Archtober, the month-long festival celebrating the architecture and design of New York City, is organized each year by the New York chapter of the American Institute of Architects. The event has presented daily tours, lectures, films and exhibitions that highlight the ever-changing landscape of metropolitan architecture. Once again, Pentagram has designed the identity and exhibition for the festival, extending the graphic program they’ve developed for Archtober’s previous five editions.
This year is the sixth Archtober, and the 2016 identity is built around a mathematical diagram called a Voronoi tessellation, a honeycomb-like system of irregular polygons that in this instance has been generated from six points. (Mathematically speaking, “the diagram partitions a plane with n points into convex polygons so that each polygon contains exactly one generating point, and every point in a given polygon is closer to its generating point than to any other.”)
The tessellation surrounds the distinctive Archtober frame logo in applications such as print advertisements and street banners, and shifts, moves and rearranges itself in animations created for online promotion. The identity also appears on the updated Archtober website, where a responsive rollover transforms the partition.

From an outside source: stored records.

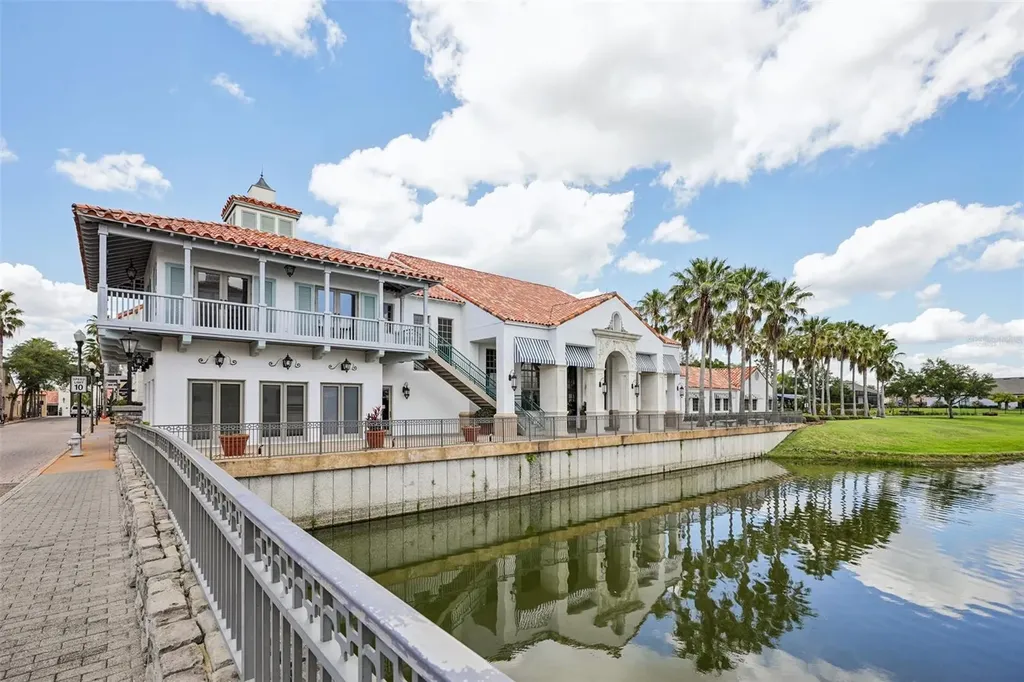 516 Millifiora Lane Poinciana FL 34759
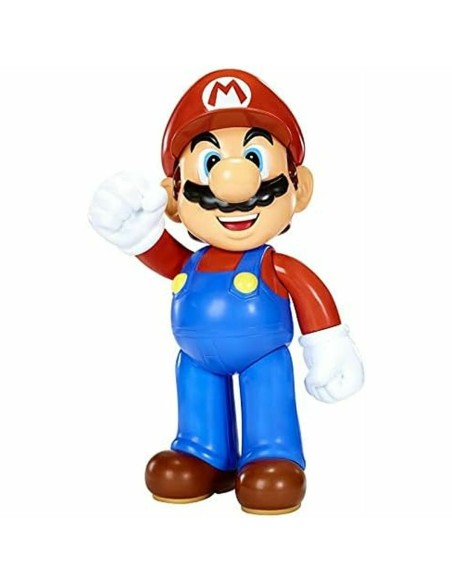 Action Figure Jakks Pacific 50 cm 1 Unit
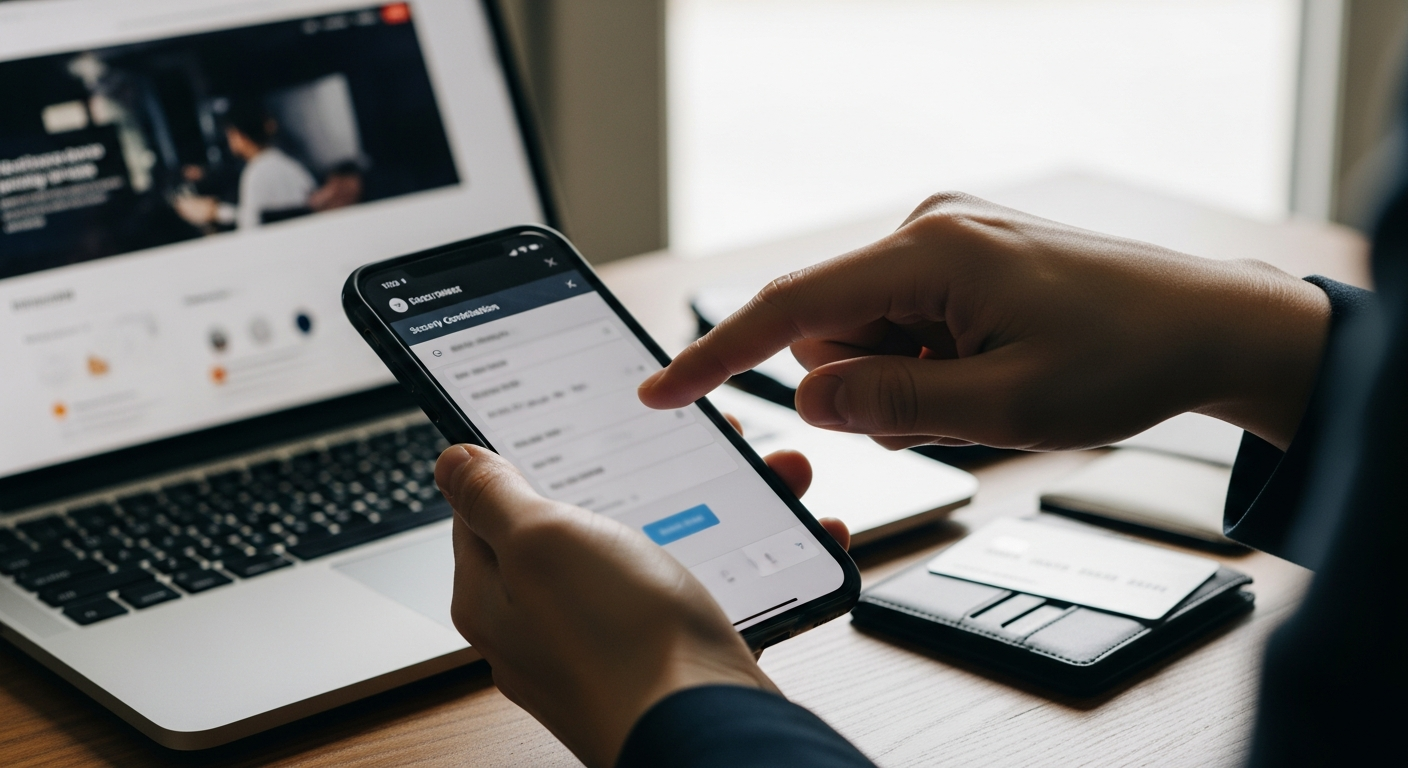 Explore the Future of Web Design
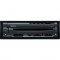 Kenwood KVT-526DVD unitate multiedia 1DIN cu mecanism Z-ACTION FULL AUTOMATIC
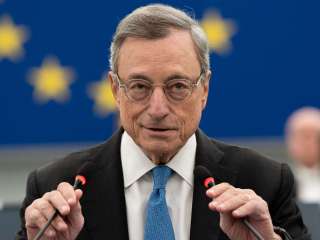 Charting Europe's course: Draghi's blueprint for enduring economic dominance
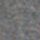 CHARCOAL GREY HEATHER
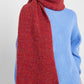buy-ella-2-pack-winter-beanie-scarves-set_9wr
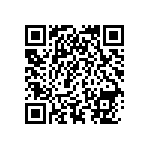 AS6C6264A-70SIN QRCode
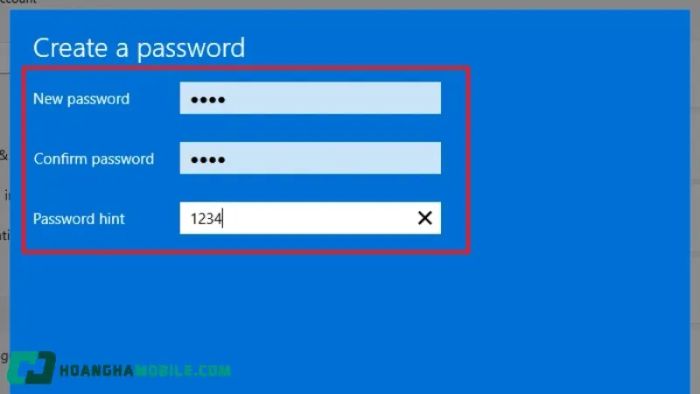 huong-dan-bao-mat-windows-11-15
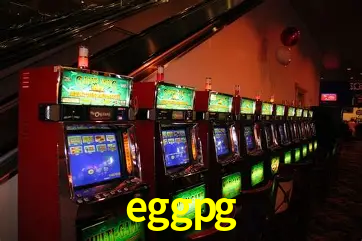 Explorando a Categoria de Eventos em Apostas na eggpg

The designers collaborated with the architecture firm SOFTlab on the design of the Archtober Lounge at the Center for Architecture in Greenwich Village. SOFTlab expanded the tessellation into a dimensional environment in the Center’s main exhibition space. Constructed of corrugated cardboard (held together by butterfly bandages), the installation inexpensively transformed the gallery into a unique architectural setting all its own. The exhibition also continues the tradition of presenting a calendar that highlights each day’s events. This year’s calendar is made of collectible cards that feature the Building of the Day.